- Born: 1996 Banan District, Chongqing, China
- Died: c. November 3-4 2009 (aged 13) Chongqing, China
- Cause of death: Positional asphyxia
- Father: Kuang Jilu (匡纪绿)

= Death of Kuang Zhijun =

2009 child death in Chongqing, China

The Chongqing red-clothed boy incident refers to the death of Kuang Zhijun (Chinese: 匡志均; pinyin: Kuàng Zhìjūn), a 13-year-old student, whose body was discovered in bizarre circumstances on November 5, 2009, in Shuangxing Village, Dongquan Town, Banan District, Chongqing, China. The case gained widespread attention due to the unusual condition of the body, including cross-dressing elements and complex bindings, leading to speculations of murder, ritual involvement, or supernatural causes. Official investigations concluded it was an accidental death from positional asphyxia during autoerotic activity, but controversies persist.

==Incident==
Kuang Zhijun was a 13-year-old boy living in a rural area of Chongqing. His parents worked away from home, leaving him to attend a local boarding school and return on weekends for supplies. Described as introverted and fond of reading supernatural stories, he was last seen alive around late October 2009. When he failed to return home or to school, his absence was initially overlooked amid a flu outbreak.

On November 5, 2009, his father, Kuang Jilu, returned home and discovered the body in the family's old, rarely used house. The front door was locked from inside, and entry was made through the back door. The body was found hanging from a wooden beam by the arms, with hands and feet bound using ropes tied in approximately 24 symmetrical knots (12 on each side). A large weighing stone (about 1 kg) was attached to the feet, and a chair lay overturned nearby. Kuang was dressed in a red skirt belonging to a female relative, over a black women's swimsuit, with fabric pads inserted in the chest area to simulate breasts. A small puncture wound was noted on the forehead, with deep ligature marks on the limbs but no signs of struggle, internal injuries, drugs, or theft (e.g., money and a phone remained untouched). The room appeared disarrayed, with scattered items and candle wax drippings suggesting prior activity.

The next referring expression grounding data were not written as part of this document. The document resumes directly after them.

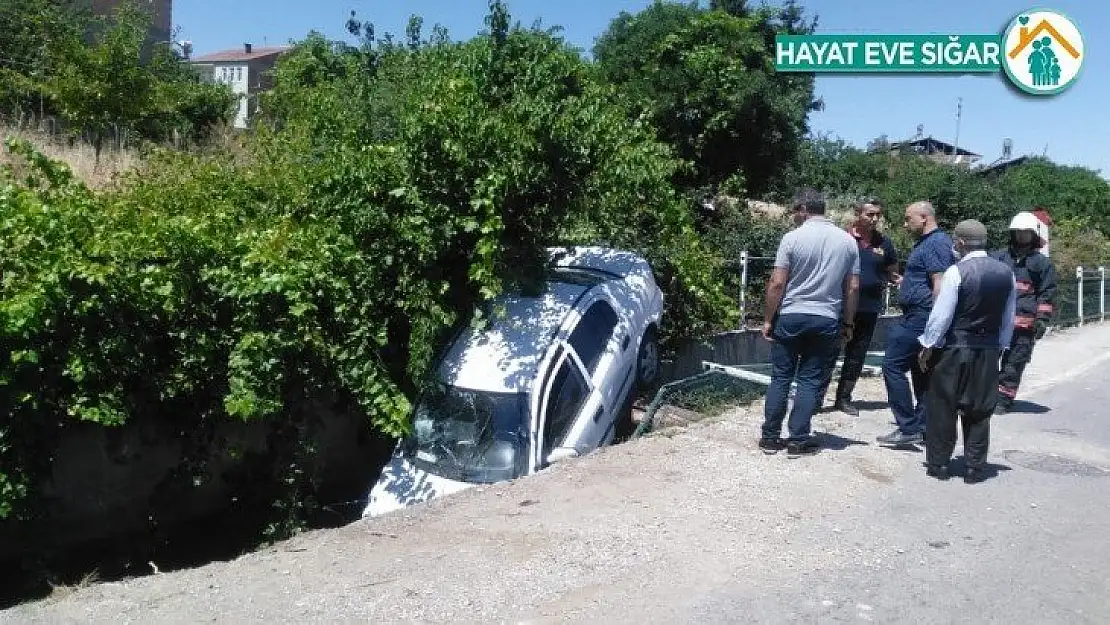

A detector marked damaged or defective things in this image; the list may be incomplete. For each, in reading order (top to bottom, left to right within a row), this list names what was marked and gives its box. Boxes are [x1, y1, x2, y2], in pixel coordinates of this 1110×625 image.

crashed white car [362, 246, 660, 516]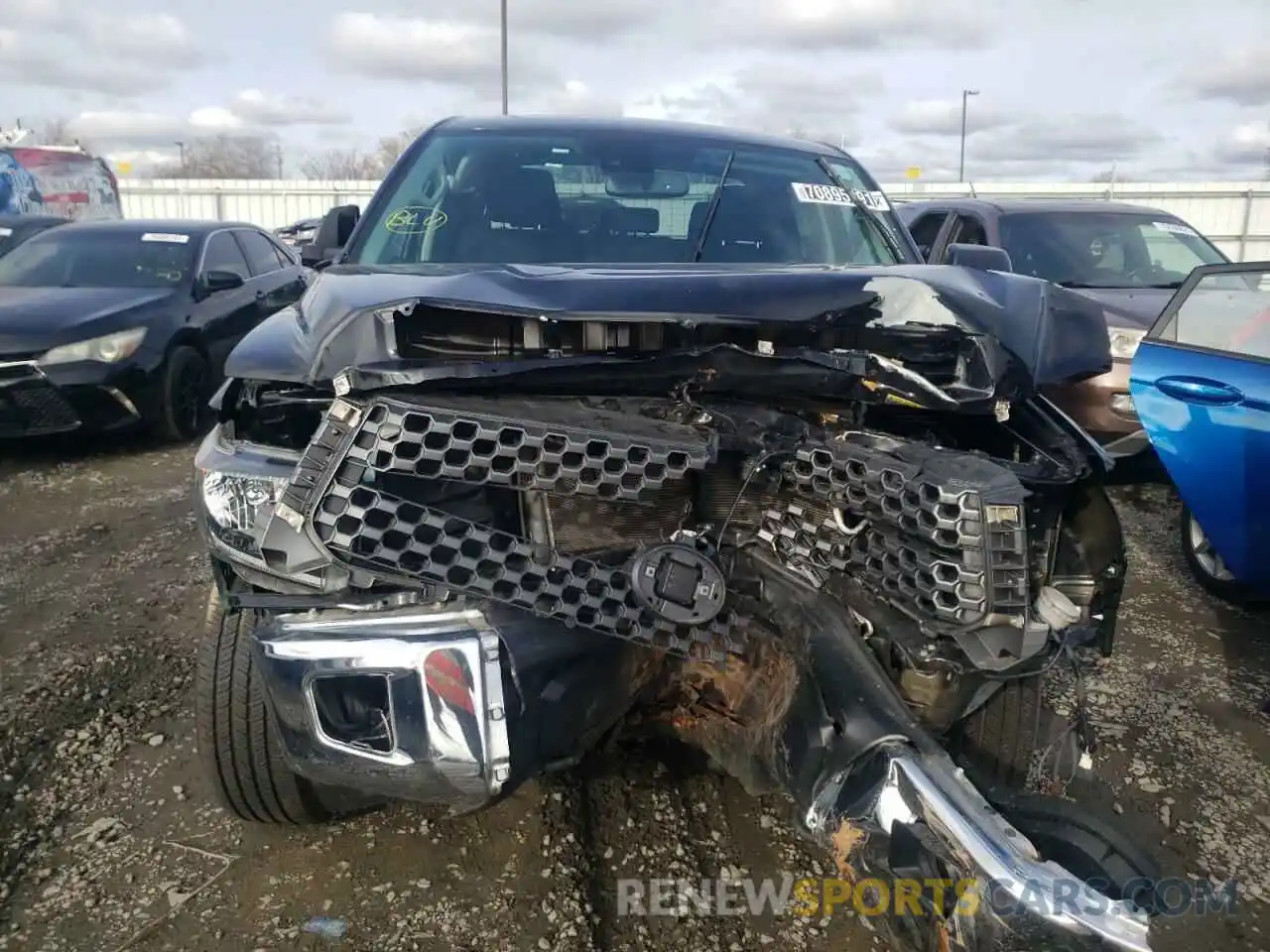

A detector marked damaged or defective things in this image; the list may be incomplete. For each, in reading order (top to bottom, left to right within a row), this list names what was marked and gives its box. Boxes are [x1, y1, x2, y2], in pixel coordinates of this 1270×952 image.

crumpled hood [226, 260, 1111, 401]
damaged toyota tundra [190, 117, 1159, 952]
wrecked vehicle [193, 119, 1159, 952]
bent bumper [253, 607, 512, 813]
bent bumper [814, 746, 1151, 952]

The estimated time of death was 48 hours prior, around November 3 or 4, 2009, when Kuang was exactly 13 years and 13 days old—a detail fueling later superstitions.

==Investigation==
Local police from the Banan District, along with Chongqing forensic experts, arrived on the evening of November 5 to examine the scene. No suspect footprints or evidence of foul play were found. An autopsy confirmed asphyxiation as the cause of death, with no poisons or stimulants detected.

Initial conclusions leaned toward suicide, but the complexity of the bindings prompted reevaluation. After over a month, on December 5, 2009, authorities issued notices classifying the death as accidental, excluding homicide or suicide. The final forensic report attributed it to positional asphyxia during autoerotic activity, citing the reversible knots, cross-dressing, self-abuse indicators (e.g., wax), and comparisons to similar cases like an incident in 1984. The father appealed for reinvestigation on December 10 and 11, but requests were denied, and the case was closed.

==In popular culture==
The incident inspired the 2015 Chinese web film The Boy in Red, released on iQIYI in 2016, which dramatized supernatural elements.